What happens to analytics when your data stinks?By Haowei Song | October 25, 2017
Are you deriving the maximum possible return from your analytics? Would you know if you weren’t? ISO and Earnix recently conducted a survey on analytic practices by property/casualty insurers in North America. Preliminary insights revealed key successes and challenges among insurers.
Predictive analytics here to stay
Overall, initial survey findings support the popular belief that predictive analytics are here to stay. In the survey of insurance professionals, 55 percent of respondents found predictive analytics to be highly valuable to their organizations, and another 40 percent found them to be at least somewhat valuable.
But what about the other 5 percent who aren’t achieving value? And what is keeping the middle 40 percent from achieving maximum value? Initial results reveal that achieving maximum return on analytics involves navigating several tricky obstacles.
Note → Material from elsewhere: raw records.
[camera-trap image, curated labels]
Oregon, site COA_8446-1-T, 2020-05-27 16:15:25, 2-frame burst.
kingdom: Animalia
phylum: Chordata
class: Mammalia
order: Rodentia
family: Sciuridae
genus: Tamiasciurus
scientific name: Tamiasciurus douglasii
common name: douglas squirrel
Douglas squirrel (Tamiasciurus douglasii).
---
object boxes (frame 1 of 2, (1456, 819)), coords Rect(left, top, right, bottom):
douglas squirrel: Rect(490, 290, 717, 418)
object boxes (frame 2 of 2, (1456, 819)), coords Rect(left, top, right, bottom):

The chart below illustrates what respondents indicated to be the most significant challenges to successful analytics.1
The top responses may generally be categorized as:
- Your data stinks! Poor data quality, perhaps as a result of legacy systems or myopic database design, can doom an analytic project before it starts. At the same time, reengineering data warehouses isn’t necessarily practical in every organization. For reasons not limited to these, data quality was the most frequent answer to the “challenges” question, noted by 57 percent of respondents.
- There’s not enough of it! In the happy event that data quality issues are unsystematic and/or treatable, a key to separating signal from noise is having sufficiently large volumes of data so that predictive analytics can leverage the law of large numbers. But such volumes may be only a pipe dream for all but the largest insurers. In the survey, 48 percent of respondents identified “insufficient data volume” as a key challenge.
- You don’t know what to do with it anyway! Even in the presence of large volumes of high-quality data, lack of vision can run an analytics project into the ground quickly (or worse, slowly and expensively). Analytic efforts can fall victim to a “cart drives horse” mentality, where the aforementioned data constraints dictate the types of problems solved, rather than business problems dictating the analytics applied to the data. Over a third of respondents identified focusing on the right problems, finding enough time, and evidencing cost-benefit as key challenges.
As wicked as the challenges are, the good news is that many of our respondents feel these issues are manageable and that their organizations derive great value from analytics in the areas of profitability, cost/risk reduction, operational efficiency, and revenue growth. Data tools such as ISO RiskElementsTM can provide insurers with “model-ready data” at the policy, risk, and term level that they can use to help short-circuit their volume and quality limitations.
Segmentation tools such as ISO Risk Analyzer® can assist in solving the business applicability problem by helping insurers classify and price risks based on highly relevant and predictive insurance risk factors. By and large, success requires committing to analytics as a purposeful problem-solving exercise, rather than going through the motions. What’s holding you back from getting the most value from analytics, and what approaches are best suited to overcoming these challenges?
1The chart displays the percentage of initial survey respondents who indicated each issue (on the left axis) was a significant barrier to analytics success in their organization. Shortfalls in data quality, volume, and strategic acumen dominate the responses.